:: Scraped caption text data ::
————

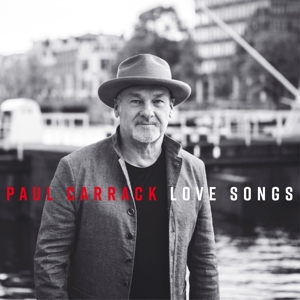 Carrack, Paul – Love Songs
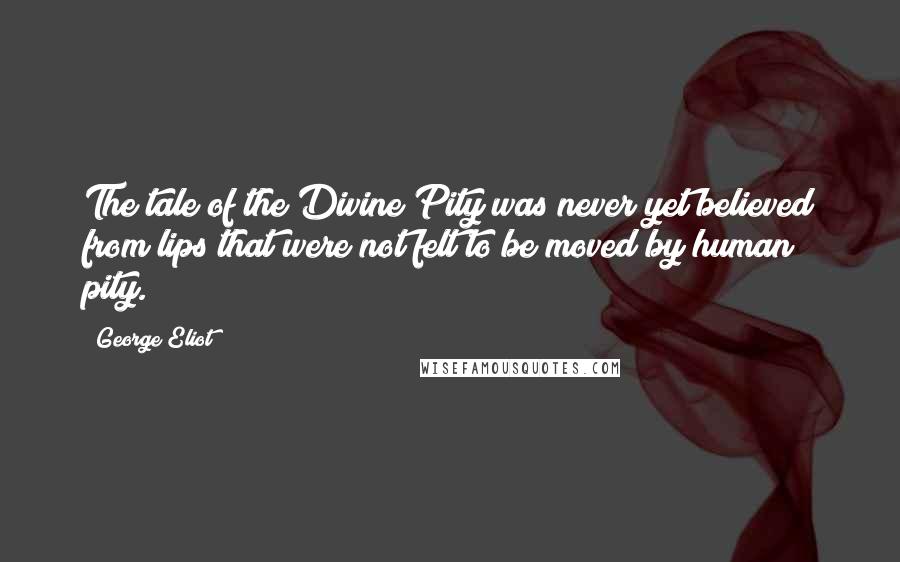 George Eliot Quotes: The tale of the Divine Pity was never yet believed from lips that were not felt to be moved by human pity.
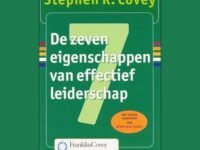 De zeven eigenschappen van effectief leiderschap van stephan R. Covey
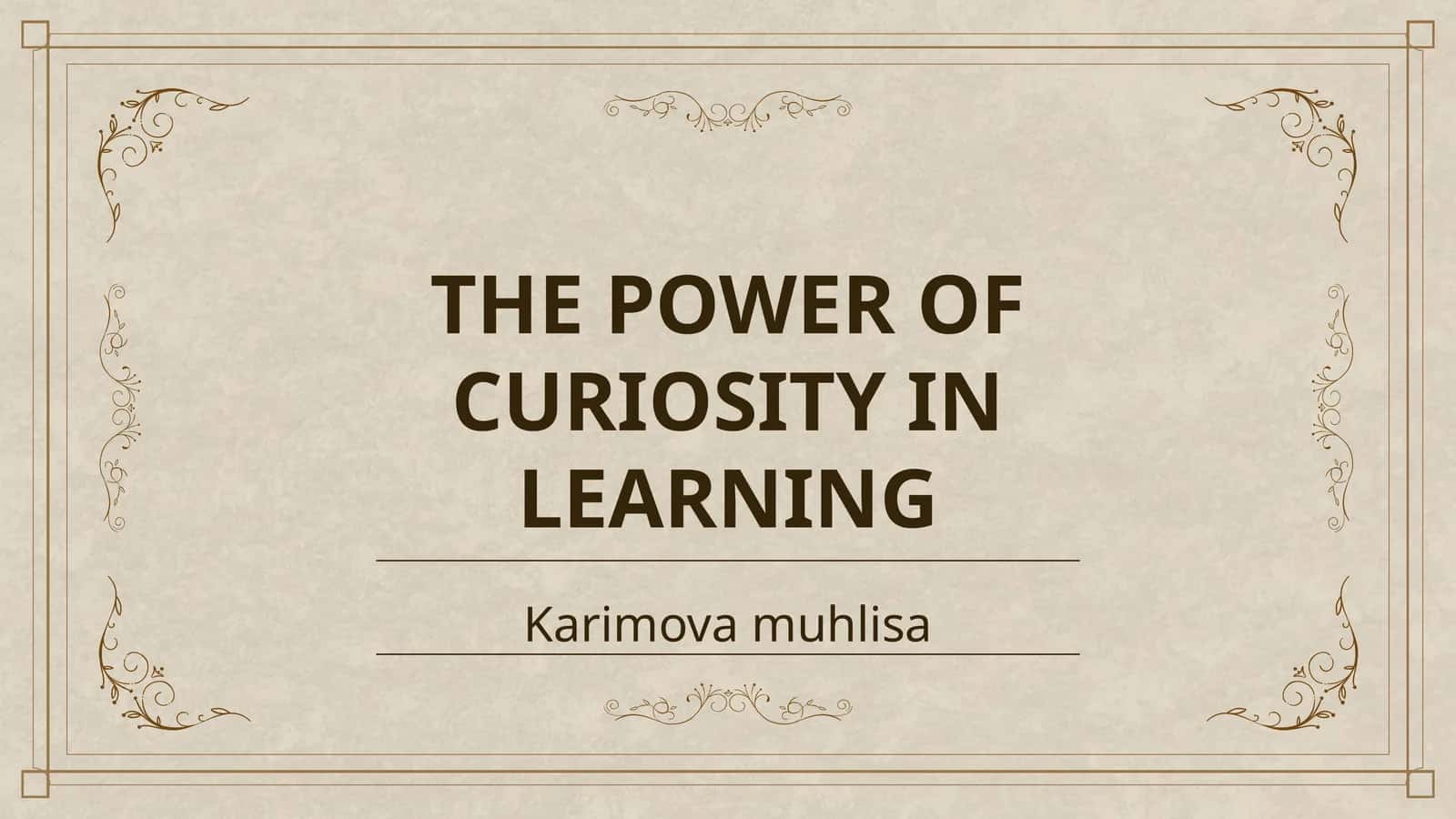 THE POWER OF CURIOSITY IN LEARNING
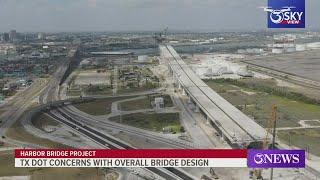 TxDOT says they have concerns regarding 'overall design' of the new Harbor Bridge Project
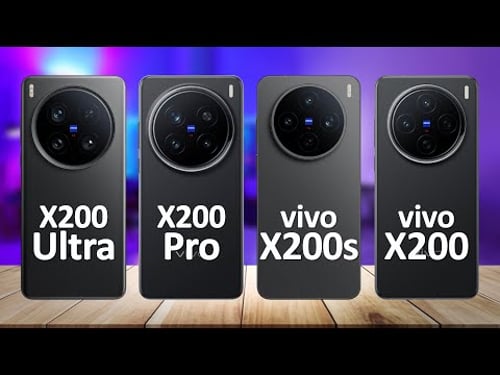 Vivo X200 Ultra VS Vivo X200 Pro VS Vivo X200s VS Vivo X200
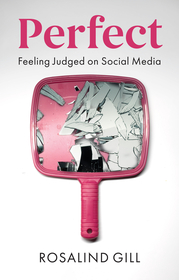 Perfect ? Feeling Judged on Social Media: Feeling Judged on Social Media Perfect ? Feeling Judged on Social Media: Feeling Judged on Social Media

————

:: EXERCISE PROMPT ::
Output the text of every record above again, word for word, leaving out the pictures.

:: THE ANSWER ::
 Carrack, Paul – Love Songs
 George Eliot Quotes: The tale of the Divine Pity was never yet believed from lips that were not felt to be moved by human pity.
 De zeven eigenschappen van effectief leiderschap van stephan R. Covey
 THE POWER OF CURIOSITY IN LEARNING
 TxDOT says they have concerns regarding 'overall design' of the new Harbor Bridge Project
 Vivo X200 Ultra VS Vivo X200 Pro VS Vivo X200s VS Vivo X200
 Perfect ? Feeling Judged on Social Media: Feeling Judged on Social Media Perfect ? Feeling Judged on Social Media: Feeling Judged on Social Media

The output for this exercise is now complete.